Na entrevista a seguir, a pesquisadora detalha que é preciso que se tenha clareza do que compõe investimentos e ações concretas que podem garantir segurança em termos sanitários e de saúde. “Não deve haver teto de gastos para a saúde pública, que deve ser uma prioridade nacional”, dispara, em alusão a medidas provisórios no Brasil que restringem os investimentos públicos no setor. E acrescenta: “é preciso lembrar sempre que a saúde tem determinantes sociais poderosos. Sem democracia, sem ciência, sem educação, sem renda, sem políticas sociais e sem direitos, seguiremos muito doentes, em diversos sentidos”.

Deisy ainda analisa o surgimento e o avanço da Covid-19 no mundo, bem como a resposta à doença e as dificuldades até mesmo de países desenvolvidos. “Há países desenvolvidos com sistemas de saúde geradores de grandes iniquidades, como é o caso dos Estados Unidos, onde doenças podem jogar rapidamente milhares de pessoas na pobreza absoluta”, observa. “Quando a detecção de uma doença depende do pagamento de uma consulta ou teste, já se vê que não há segurança sanitária para ninguém”, conclui.

E se em países desenvolvidos é grande o impacto da Covid-19, a pesquisadora diz que, por ainda se saber pouco da doença, não se tem noção de como os países mais pobres podem sofrer. “O Regulamento Sanitário Internacional da OMS, vigente em 196 países, foi acionado.
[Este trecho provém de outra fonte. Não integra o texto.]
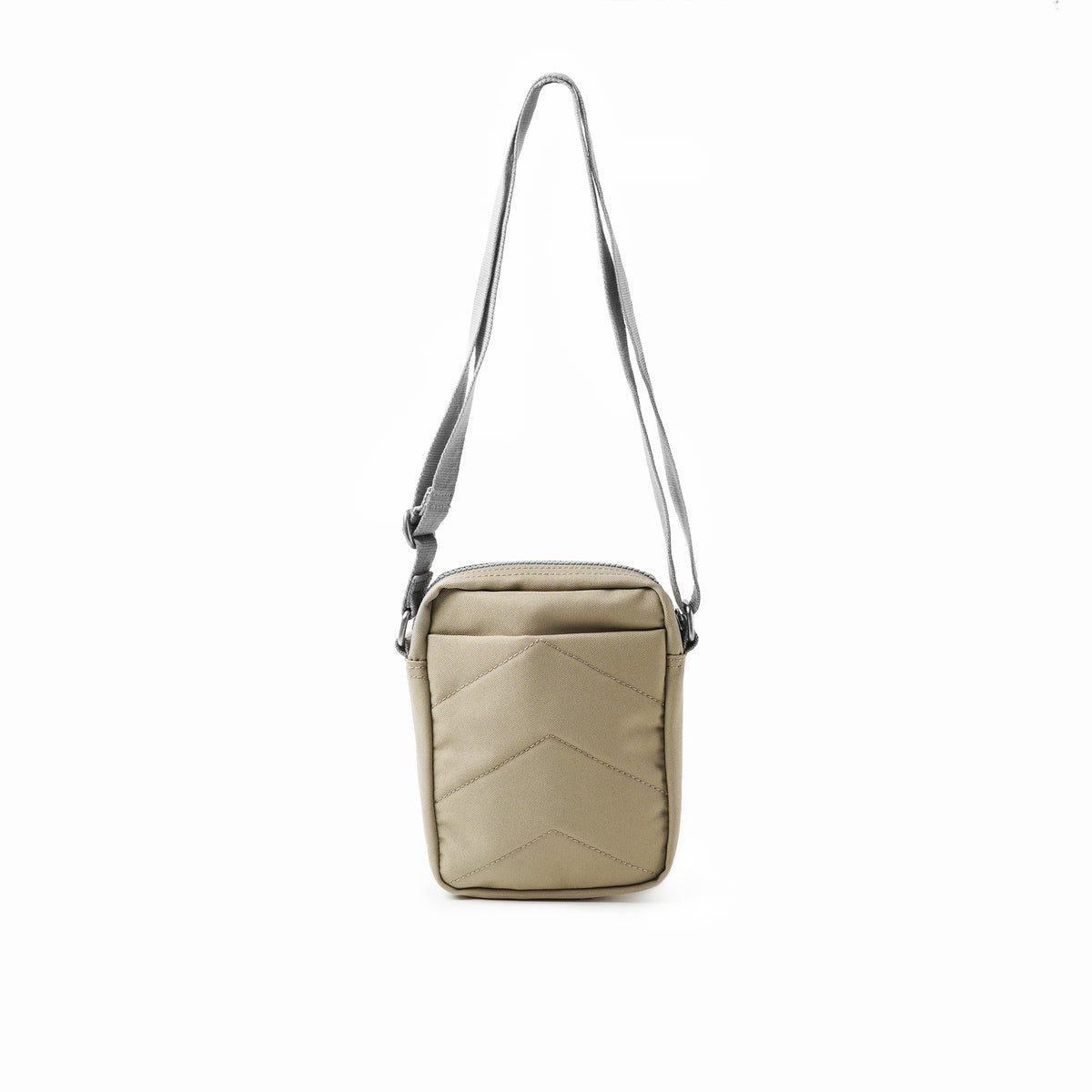 Bond Pocket Crossbody Bag in Coriander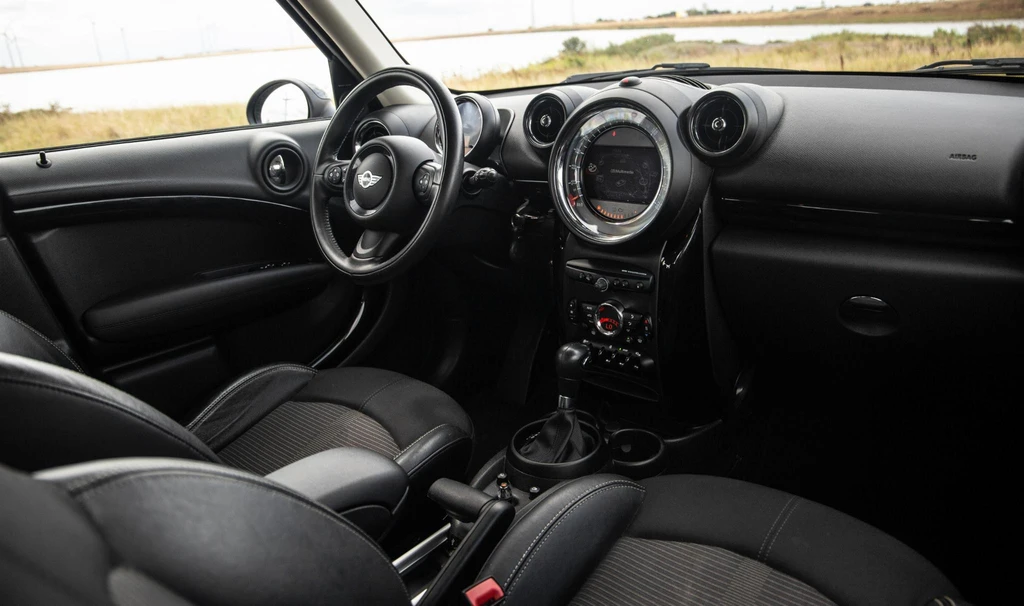 MINI Countryman – foto 39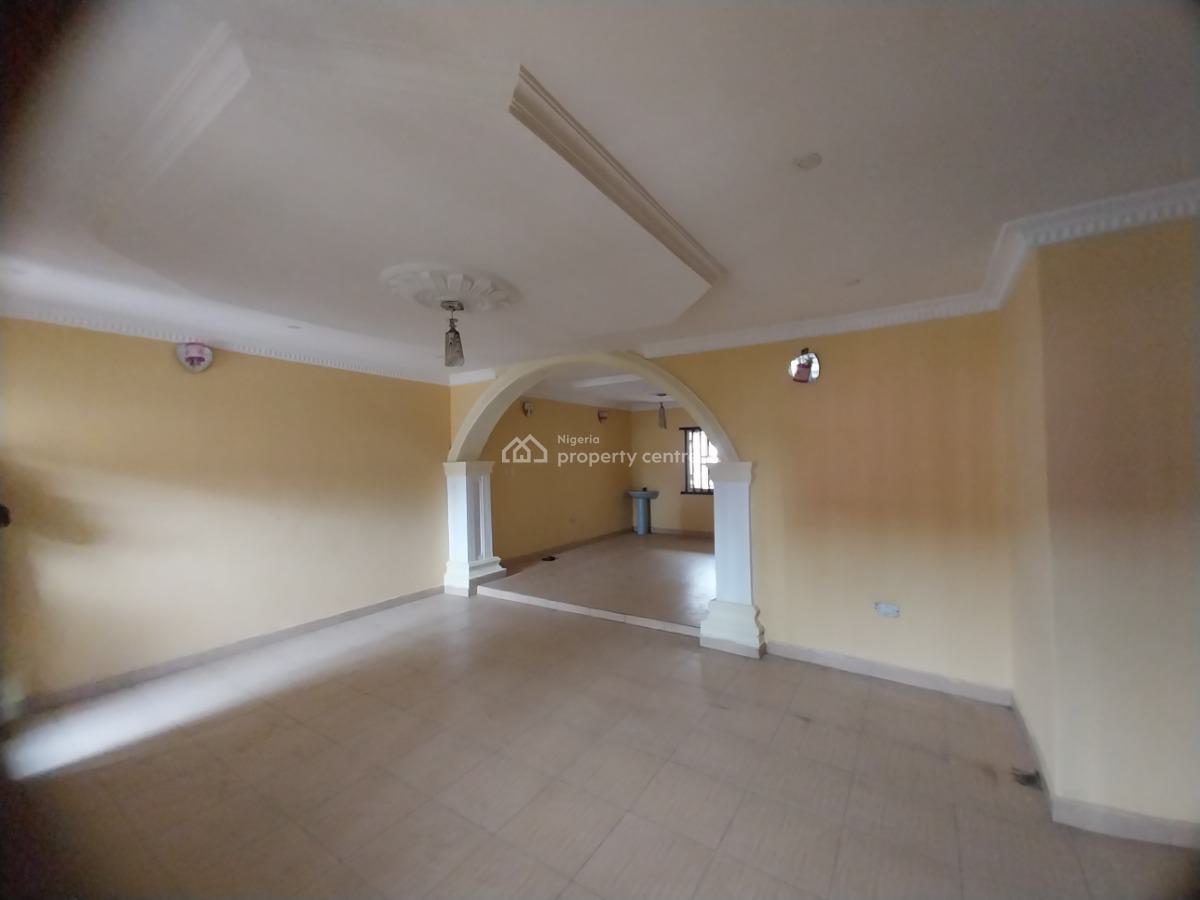 Tastefully Finished 3 Bedroom Flat, Opic Estate, Isheri North, Lagos, Flat / Apartment for Rent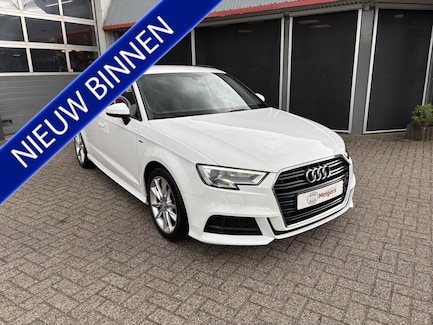 Audi A3 0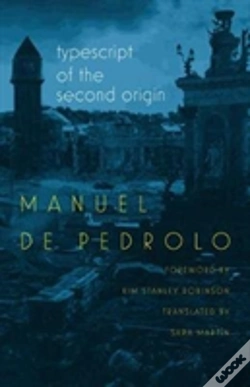 Capa do artigo Typescript Of The Second Origin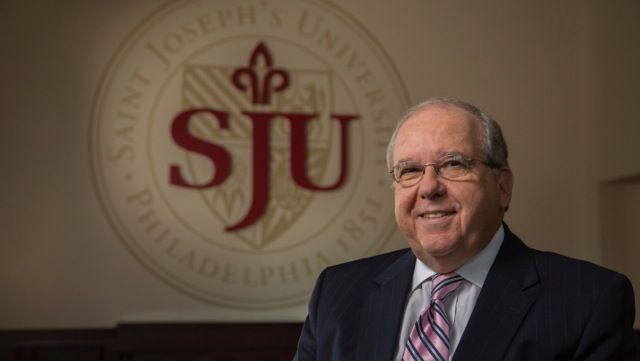 Saint Joseph's and USciences Expand Opportunities for Students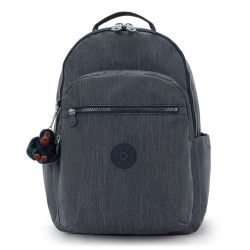 Kipling Back to School Pep Daypack Reisetaschen 1 ct Schwarz Herren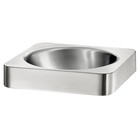 DELABIE Quadra washbasin semi-recessed from Delabie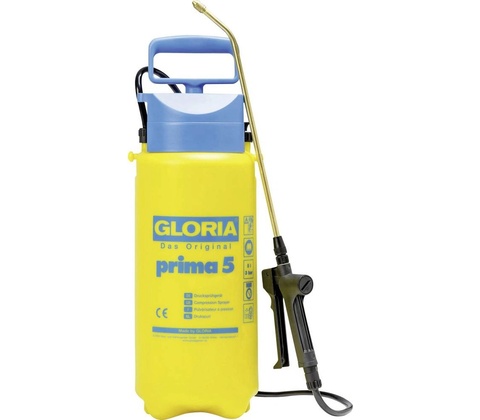 Gloria Prima 5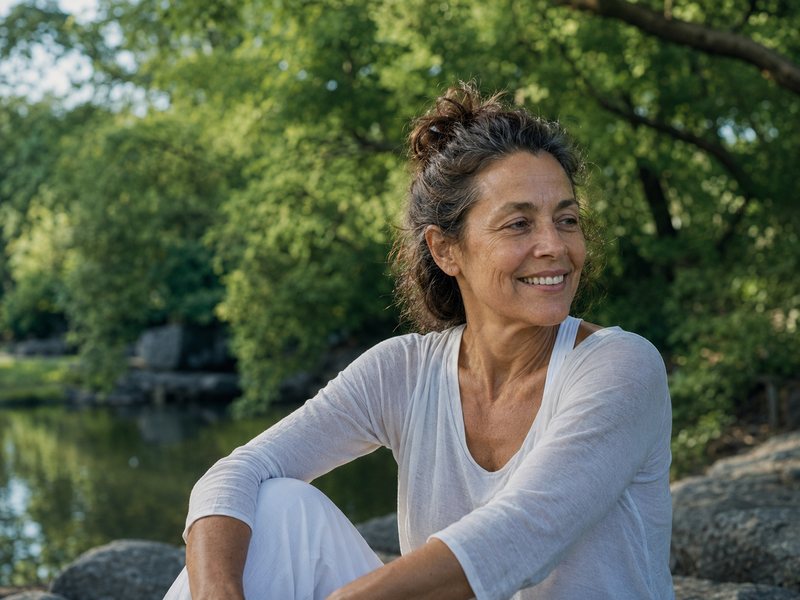 The 5-Day Qigong Challenge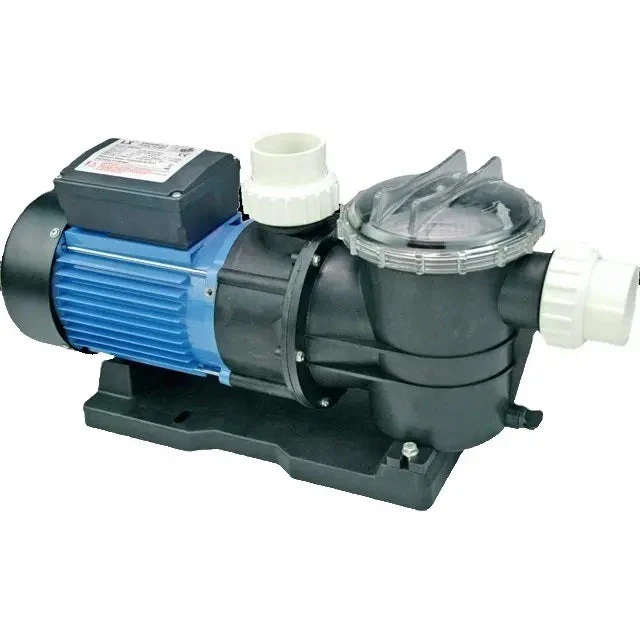 Swimming Pool Pump 1.5HP 1100W - Image 6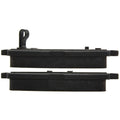 C-Tek 11-15 Kia Optima 2.4L Ceramic Rear Brake Pads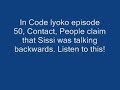 Code lYoko episode 50- Contact Sissi\ Code lYoko episode 50- Contact Sissi\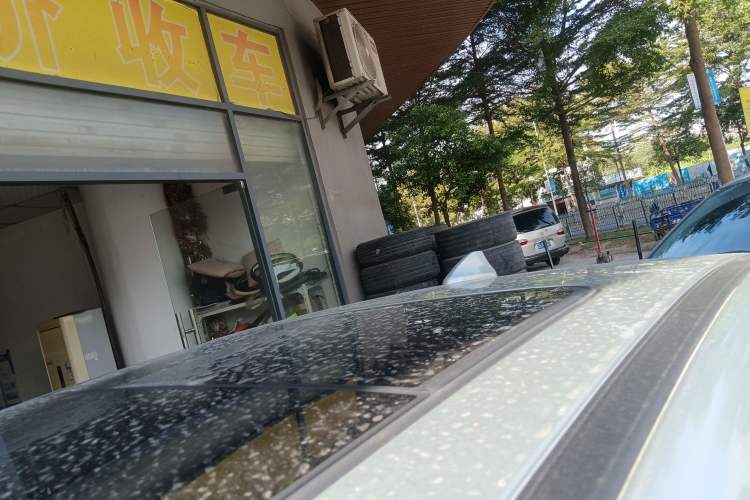 Used AION S 2020 Meizu 580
Sem ele seria bem pior”, diz. No entanto, reconhece que “as capacidades de implementação requeridas pelo Regulamento estão longe de ser efetivas em dezenas de países, simplesmente porque eles não possuem um sistema de saúde à altura, tanto em capacidade de notificação de eventos como de resposta, a maioria em razão da pobreza”.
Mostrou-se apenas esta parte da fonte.